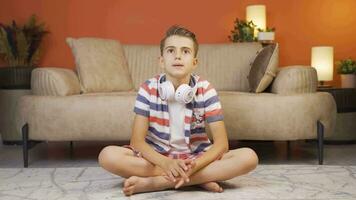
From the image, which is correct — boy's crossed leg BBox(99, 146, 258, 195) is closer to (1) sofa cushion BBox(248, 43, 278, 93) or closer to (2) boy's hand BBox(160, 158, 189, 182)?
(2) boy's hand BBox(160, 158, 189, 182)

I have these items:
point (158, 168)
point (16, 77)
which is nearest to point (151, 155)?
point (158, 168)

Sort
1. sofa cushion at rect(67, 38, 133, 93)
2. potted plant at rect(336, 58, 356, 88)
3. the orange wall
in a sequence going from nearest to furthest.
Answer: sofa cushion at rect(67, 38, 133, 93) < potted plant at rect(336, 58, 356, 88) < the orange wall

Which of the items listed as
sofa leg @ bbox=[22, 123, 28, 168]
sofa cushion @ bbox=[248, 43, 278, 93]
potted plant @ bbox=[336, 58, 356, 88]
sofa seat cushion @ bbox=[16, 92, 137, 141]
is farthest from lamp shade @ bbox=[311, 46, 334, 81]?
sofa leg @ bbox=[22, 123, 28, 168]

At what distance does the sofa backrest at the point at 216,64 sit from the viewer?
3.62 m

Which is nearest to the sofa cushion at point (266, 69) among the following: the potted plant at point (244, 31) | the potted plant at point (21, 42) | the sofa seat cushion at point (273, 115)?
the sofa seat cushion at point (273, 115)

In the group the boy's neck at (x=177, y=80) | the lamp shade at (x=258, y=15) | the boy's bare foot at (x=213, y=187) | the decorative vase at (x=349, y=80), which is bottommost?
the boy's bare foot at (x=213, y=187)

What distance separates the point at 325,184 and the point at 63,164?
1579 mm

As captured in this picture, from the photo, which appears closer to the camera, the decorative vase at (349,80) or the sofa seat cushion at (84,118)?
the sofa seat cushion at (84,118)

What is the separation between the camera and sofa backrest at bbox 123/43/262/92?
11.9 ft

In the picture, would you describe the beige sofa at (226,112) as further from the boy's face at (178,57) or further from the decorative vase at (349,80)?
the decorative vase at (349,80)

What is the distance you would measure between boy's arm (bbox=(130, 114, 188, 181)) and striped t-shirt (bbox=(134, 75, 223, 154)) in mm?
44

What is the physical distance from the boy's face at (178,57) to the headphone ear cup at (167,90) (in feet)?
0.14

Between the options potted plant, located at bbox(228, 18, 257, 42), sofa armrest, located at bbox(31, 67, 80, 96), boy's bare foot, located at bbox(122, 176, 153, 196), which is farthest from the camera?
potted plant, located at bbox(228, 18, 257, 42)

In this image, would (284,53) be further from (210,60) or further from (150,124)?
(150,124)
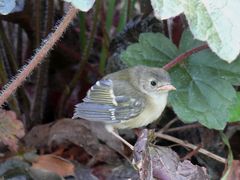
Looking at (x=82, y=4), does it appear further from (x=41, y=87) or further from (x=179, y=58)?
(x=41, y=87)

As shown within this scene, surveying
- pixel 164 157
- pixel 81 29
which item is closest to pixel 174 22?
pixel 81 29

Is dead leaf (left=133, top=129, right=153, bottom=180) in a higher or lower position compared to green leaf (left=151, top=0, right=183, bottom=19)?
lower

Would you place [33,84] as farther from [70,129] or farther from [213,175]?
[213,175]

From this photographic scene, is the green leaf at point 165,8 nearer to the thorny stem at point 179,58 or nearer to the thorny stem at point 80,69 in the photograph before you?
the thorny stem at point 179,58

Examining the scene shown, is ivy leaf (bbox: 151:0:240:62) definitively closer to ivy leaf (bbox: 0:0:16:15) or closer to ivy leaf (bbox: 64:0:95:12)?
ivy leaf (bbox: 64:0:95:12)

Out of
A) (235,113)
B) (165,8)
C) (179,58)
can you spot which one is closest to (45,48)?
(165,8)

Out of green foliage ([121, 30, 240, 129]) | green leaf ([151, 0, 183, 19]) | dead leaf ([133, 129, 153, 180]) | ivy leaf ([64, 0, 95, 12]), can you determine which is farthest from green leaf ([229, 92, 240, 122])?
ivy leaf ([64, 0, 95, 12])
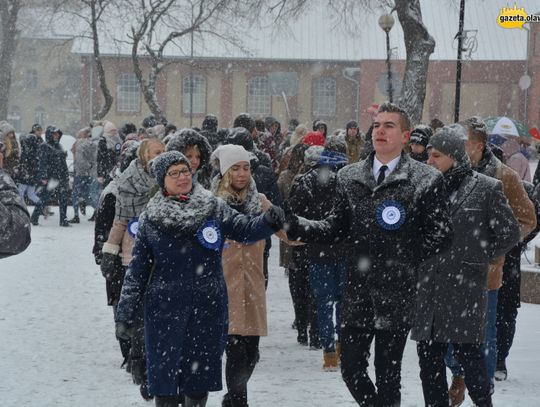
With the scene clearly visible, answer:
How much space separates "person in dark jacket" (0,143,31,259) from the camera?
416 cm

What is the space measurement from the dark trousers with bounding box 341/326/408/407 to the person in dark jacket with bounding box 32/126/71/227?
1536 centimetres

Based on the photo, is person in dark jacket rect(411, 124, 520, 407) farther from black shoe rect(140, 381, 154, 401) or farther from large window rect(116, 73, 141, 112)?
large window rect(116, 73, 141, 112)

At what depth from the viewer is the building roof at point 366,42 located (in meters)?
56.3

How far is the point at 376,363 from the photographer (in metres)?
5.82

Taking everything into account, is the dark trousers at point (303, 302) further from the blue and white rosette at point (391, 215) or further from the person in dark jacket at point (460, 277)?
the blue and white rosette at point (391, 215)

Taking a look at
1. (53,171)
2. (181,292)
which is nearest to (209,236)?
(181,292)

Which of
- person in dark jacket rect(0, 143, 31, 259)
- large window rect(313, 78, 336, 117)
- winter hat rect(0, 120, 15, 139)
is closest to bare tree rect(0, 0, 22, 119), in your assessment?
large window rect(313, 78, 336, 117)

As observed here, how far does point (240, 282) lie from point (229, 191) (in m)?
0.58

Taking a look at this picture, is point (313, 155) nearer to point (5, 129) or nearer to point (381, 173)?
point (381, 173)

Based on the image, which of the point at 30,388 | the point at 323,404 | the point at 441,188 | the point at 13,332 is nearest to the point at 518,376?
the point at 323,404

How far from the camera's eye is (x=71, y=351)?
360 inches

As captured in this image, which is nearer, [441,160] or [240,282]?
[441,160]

───

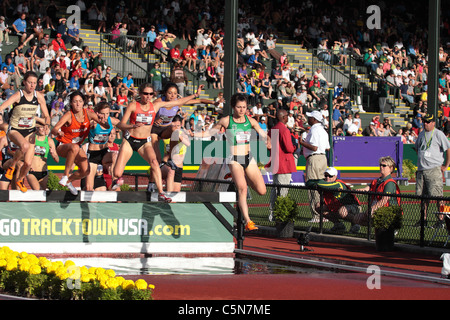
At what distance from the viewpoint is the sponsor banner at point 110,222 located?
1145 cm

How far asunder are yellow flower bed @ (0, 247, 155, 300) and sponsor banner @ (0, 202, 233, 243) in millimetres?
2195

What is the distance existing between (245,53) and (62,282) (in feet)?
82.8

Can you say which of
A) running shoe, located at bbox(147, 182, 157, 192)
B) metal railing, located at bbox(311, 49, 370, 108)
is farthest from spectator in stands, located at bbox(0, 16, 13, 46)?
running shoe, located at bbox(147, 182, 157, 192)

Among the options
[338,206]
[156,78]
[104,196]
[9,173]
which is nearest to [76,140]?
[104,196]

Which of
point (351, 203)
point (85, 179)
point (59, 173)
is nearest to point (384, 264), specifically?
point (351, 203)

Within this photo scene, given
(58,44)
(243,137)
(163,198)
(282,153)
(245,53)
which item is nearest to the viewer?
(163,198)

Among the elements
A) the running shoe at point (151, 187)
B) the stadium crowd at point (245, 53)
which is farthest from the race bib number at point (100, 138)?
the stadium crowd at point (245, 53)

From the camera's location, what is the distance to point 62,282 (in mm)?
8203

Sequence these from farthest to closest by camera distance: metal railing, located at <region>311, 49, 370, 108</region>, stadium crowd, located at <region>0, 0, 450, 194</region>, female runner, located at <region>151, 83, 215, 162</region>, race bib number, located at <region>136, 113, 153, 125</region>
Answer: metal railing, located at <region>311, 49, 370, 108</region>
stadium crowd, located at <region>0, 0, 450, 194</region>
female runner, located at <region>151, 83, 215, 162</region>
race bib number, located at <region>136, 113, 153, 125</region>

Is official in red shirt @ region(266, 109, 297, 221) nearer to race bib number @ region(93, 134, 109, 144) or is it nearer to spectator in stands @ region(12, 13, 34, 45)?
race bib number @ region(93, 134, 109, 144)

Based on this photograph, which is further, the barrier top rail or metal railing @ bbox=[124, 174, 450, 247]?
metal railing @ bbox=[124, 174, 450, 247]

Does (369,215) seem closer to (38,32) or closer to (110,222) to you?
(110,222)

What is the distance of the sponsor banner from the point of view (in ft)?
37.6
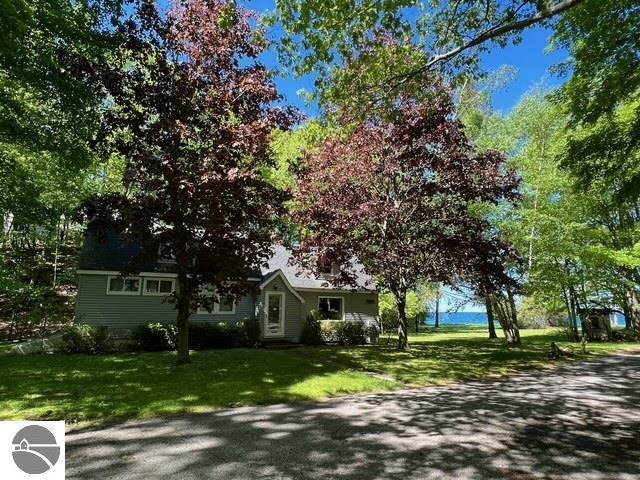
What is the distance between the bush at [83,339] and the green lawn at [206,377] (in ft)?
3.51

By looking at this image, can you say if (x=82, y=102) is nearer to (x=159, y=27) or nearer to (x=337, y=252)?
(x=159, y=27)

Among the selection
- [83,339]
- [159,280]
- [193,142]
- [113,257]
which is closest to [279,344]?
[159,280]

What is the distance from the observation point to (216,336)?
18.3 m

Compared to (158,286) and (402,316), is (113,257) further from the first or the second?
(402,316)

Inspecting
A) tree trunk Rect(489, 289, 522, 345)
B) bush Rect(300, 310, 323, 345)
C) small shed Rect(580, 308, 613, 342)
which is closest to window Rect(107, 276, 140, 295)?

───

(EXERCISE TASK) From the items above, pull out every line that contains the word "dead", treating uppercase and lowercase as different.

(FULL RESPONSE)
Is dead leaf (left=133, top=129, right=153, bottom=180) in a higher or lower position compared to green leaf (left=151, top=0, right=183, bottom=19)?
Out of green foliage ([121, 30, 240, 129]) | green leaf ([151, 0, 183, 19]) | dead leaf ([133, 129, 153, 180]) | ivy leaf ([64, 0, 95, 12]), can you determine which is farthest from green leaf ([229, 92, 240, 122])?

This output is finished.